#### ФОРМУЛИРОВКА ЗАДАНИЯ
Подхватите приведенный ниже фрагмент об оплате труда военнопленных на Урале в 1915–1916 гг. и продолжите его, начиная сразу после последнего предложения.

#### ТЕКСТ ДЛЯ ЧТЕНИЯ
В конечном итоге от использования в части оплаты труда пленных указанного выше источника отказались все казенные предприятия и местные самоуправления, переориентировавшись на руководство правилами, преподанными в марте 1915 г. частным предприятиям. Однако ретроспективный документ, сообразно которому пленные могли использоваться на работах только за плату, был далек от совершенства. Крайне негативное влияние на отношение пленных к труду и его результаты оказывали бытовавшие в соответствии с девятым пунктом правил отчисления в так называемый особый фонд, куда вплоть до мая 1916 г. переводилась вначале треть, а затем четверть их заработка. В том, что эти вычеты, мягко говоря, дестимулируют пленных15, уральские хозяйственники убедились довольно быстро и сразу после выхода соответствующих узаконений организовали посредством Совета съездов горнопромышленников Урала настоящую кампанию за разрешение несколько большей свободы в расчетах с пленными, работающими при заводах16. Пока же непопулярное в деловой среде решение правительства оставалось в силе, администрация Богословского горного округа, дабы хоть как-то мотивировать пленных, посулила им следующие блага: "Управление предлагает объявить военнопленным, что тем из них, которые проявят себя исправными, производительными рабочими, Общество гарантирует получение удерживаемой одной трети [заработка] лично ими при отъезде по окончании войны на родину, а потому эта треть будет считаться по их личному счету. Кроме того, разрешается покупка таким пленным через администрацию отделов предметов первой необходимости при недостатке на то остальных двух третей [заработка] так же и за счет первой трети"17. Некоторые предприятия и учреждения, в частности, Ревдинские заводы и городская дума Екатеринбурга, просто воздержались от каких-либо переводов в казну, предпочтя им сохранение более или менее достойной оплаты труда военнопленных и "продержавшись" так практически до отмены системы вычетов18.

 

Предшествовавший демонтажу системы вычетов циркуляр МВД от 3 апреля 1916 г. засвидетельствовал, что глас уральских - и не только уральских - хозяйственников, наконец-то, был услышан: "Широкий опыт применения труда пленных на различного рода работах с несомненностью свидетельствует о том, что лишь при условии установления в пользу их платы, в достаточной мере соответствующей затраченному пленными труду, последний является производительным"19. Собственно же постановление об отмене вычетов в особый фонд увидело свет 28 апреля 1916 г. и, в частности, предписывало: "...Отныне вся заработная плата военнопленных, за исключением расходов, понесенных предприятием, в которых работают пленные на их содержание, одежду и прочее, может быть выдаваема военнопленным"20.

(Позиции, перечисленные в наборе данных)
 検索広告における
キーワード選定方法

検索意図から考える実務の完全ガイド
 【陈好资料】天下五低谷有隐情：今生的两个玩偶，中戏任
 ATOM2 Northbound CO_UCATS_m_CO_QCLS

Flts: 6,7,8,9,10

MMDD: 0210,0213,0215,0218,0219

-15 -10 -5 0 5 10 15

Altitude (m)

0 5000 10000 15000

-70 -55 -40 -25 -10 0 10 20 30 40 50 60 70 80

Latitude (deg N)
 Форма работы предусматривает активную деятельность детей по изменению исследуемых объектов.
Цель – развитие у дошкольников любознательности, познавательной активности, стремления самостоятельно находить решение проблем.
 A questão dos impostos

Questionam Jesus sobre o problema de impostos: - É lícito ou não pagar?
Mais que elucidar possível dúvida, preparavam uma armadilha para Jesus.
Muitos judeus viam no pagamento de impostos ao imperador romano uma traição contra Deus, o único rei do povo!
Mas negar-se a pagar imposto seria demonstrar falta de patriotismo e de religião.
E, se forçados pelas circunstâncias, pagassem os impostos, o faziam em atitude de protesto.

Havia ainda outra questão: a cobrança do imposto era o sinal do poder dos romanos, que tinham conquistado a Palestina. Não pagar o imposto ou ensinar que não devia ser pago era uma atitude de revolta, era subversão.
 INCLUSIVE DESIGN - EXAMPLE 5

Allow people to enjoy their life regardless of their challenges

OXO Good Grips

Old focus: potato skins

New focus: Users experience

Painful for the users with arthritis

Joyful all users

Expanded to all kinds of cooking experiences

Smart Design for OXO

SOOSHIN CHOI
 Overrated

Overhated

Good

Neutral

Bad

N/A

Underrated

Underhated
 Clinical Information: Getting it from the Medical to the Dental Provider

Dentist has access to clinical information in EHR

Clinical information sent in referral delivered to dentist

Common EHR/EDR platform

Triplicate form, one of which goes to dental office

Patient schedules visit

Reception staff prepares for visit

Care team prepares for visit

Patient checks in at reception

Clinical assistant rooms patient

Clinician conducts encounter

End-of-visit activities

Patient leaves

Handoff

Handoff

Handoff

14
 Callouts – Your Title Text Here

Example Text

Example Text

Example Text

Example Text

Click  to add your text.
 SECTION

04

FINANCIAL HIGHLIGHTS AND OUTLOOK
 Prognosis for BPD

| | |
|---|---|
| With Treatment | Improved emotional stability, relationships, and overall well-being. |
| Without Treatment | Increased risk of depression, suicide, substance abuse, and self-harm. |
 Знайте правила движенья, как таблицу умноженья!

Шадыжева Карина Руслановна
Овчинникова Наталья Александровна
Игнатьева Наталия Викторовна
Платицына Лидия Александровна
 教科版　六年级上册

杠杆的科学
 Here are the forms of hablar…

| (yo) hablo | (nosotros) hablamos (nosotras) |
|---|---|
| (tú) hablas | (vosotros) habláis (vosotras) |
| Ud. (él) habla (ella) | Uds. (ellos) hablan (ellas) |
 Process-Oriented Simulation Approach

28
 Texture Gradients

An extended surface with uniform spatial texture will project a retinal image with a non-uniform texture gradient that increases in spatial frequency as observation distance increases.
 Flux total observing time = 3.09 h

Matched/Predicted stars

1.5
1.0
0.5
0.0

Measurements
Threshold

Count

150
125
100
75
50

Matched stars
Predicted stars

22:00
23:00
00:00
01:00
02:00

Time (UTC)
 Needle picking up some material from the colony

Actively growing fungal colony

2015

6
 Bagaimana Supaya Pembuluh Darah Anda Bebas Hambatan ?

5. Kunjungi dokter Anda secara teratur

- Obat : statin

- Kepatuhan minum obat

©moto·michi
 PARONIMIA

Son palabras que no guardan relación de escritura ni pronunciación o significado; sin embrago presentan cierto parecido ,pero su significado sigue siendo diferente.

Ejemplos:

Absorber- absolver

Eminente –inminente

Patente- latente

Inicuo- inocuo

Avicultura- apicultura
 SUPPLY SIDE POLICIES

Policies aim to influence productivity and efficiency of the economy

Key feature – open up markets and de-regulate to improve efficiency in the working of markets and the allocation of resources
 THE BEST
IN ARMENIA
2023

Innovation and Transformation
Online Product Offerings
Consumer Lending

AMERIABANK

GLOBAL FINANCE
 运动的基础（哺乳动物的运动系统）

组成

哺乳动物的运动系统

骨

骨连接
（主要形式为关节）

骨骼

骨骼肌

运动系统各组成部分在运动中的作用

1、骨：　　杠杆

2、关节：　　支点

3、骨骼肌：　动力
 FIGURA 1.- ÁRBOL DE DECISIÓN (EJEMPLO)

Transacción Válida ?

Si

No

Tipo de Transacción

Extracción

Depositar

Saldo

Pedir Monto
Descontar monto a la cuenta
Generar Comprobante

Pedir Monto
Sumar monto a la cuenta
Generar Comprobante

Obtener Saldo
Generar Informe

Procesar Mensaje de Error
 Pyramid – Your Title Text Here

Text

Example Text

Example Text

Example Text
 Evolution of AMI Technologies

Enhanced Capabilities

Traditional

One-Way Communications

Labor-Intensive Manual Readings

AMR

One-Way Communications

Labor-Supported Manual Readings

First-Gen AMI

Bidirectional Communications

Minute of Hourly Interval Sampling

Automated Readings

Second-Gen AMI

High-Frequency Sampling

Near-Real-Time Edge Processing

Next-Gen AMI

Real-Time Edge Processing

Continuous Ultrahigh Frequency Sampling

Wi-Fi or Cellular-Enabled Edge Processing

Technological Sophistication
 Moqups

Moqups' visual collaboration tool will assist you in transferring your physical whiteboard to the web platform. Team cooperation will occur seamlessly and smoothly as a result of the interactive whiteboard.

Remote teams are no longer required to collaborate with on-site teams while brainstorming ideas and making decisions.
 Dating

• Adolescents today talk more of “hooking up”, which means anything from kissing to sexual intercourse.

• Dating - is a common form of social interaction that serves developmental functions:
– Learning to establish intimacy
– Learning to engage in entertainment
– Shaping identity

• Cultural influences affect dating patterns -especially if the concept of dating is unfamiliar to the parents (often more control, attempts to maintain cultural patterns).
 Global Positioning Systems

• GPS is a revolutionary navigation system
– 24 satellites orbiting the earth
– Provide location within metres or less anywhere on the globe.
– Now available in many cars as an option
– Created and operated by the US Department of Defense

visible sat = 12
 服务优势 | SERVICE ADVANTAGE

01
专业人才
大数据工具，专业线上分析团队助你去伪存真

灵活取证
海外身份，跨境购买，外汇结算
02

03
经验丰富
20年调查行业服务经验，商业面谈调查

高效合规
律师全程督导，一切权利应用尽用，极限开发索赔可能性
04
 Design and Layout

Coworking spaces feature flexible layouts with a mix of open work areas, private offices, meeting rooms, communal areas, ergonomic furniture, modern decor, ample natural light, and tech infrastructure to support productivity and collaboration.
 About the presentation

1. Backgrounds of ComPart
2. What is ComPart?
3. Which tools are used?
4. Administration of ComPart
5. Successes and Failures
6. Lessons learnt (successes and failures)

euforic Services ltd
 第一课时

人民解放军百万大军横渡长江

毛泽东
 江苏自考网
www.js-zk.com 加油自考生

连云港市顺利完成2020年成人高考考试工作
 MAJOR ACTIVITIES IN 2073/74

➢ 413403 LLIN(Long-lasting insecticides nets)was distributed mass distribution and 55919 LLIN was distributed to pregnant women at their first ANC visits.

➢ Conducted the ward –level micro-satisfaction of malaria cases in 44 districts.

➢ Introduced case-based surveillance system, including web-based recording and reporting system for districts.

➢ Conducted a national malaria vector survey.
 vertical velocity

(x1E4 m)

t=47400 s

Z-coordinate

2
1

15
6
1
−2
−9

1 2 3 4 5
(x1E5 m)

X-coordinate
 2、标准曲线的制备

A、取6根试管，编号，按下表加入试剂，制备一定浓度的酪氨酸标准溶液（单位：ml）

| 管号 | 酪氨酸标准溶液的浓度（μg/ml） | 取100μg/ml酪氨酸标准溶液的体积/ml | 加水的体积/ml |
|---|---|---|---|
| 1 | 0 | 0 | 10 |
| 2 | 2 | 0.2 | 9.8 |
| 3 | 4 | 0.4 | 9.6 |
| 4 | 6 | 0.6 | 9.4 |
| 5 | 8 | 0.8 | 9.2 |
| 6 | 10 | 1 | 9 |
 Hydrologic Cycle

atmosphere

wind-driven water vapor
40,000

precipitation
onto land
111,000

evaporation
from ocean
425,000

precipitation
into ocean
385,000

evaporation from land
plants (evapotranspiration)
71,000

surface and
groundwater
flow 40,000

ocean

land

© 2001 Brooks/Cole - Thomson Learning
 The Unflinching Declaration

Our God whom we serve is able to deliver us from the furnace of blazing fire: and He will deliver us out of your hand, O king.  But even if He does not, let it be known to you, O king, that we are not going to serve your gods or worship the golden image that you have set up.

#### ОТВЕТ НА ЗАДАНИЕ
Однако этого для повышения производительности труда пленных иностранцев было недостаточно. Нехитрые подсчеты показывали, что она напрямую зависела не только от установлений, принятых на общероссийском уровне, но и от местных условий. Обнаружив эту закономерность, газета "Зауральский край" сообщала об использовании пленных на каменотесных работах в районе Каменского чугуноплавильного и железоделательного завода и ремонте дорог в Шадринском уезде следующее: "Там, где работа была отдана сдельно, военнопленные проявили высокую работоспособ-

 
стр. 151

 

ность и получили заработок почти вдвое выше наших рабочих. Но там, где труд военнопленных применялся поденно, он оказался крайне непродуктивным"21. К тем же выводам пришел и заведующий военнопленными на Коноваловском (Усть-Сылвицком) лесоразделочном заводе, заметивший, что пленные, организованные поотрядно или смешанным урочно-отрядным порядком, работали охотно и усердно, тогда как все поденные работы выполнялись ими "из рук вон скверно, требуя большего числа надзора"22.

 

Со временем на некоторых предприятиях, к примеру, в Верхнетагильском лесничестве Верх-Исетских заводов, от поденной оплаты труда отказались вообще (декабрь 1916 г.), в то время как на других производствах, в частности, на Нижнетагильском механическом заводе, решено было "тем военнопленным, которые занимаются не сдельно, а исполняют постоянные работы, устанавливать за две недели вперед определенные нормы приплат" (июнь 1917 г.)23. В июле 1917 г. управление Нижнетагильского и Луньевского округов наследников П. П. Демидова, князя Сан-Донато, конкретизировало эти нормы, постановив тем военнопленным, которые отработают в месяц 22 и 23 поденщины, выплачивать премию в размере 20 коп. на каждую основную поденщину (1 руб. 60 коп.), отработавшим 24 и 25 поденщин - 40 коп., 26 и 27 поденщин - 55 коп., 28 и более поденщин - 70 копеек24.

 

Всевозможные эксперименты, связанные с оптимизацией системы материального поощрения пленных, закончились тогда, когда большинство предприятий и учреждений края отказалось платить пленным "по нормальной табели" на общих основаниях с другими рабочими, как того требовал закон. При этом подчеркивалось, что такой порядок был бы не справедлив по отношению к "своим" рабочим, поскольку они, в отличие от пленных, тратят свой заработок не только на себя, но и содержат свои семьи25. Это было одновременно и верно и неверно, поскольку местные рабочие, действительно тратившие свой заработок на себя и свои семьи, тратили его по собственному усмотрению, тогда как пленные такой привилегии были лишены и едва ли понимали хоть что-то в бухгалтерии, связанной с оплатой их скромного труда.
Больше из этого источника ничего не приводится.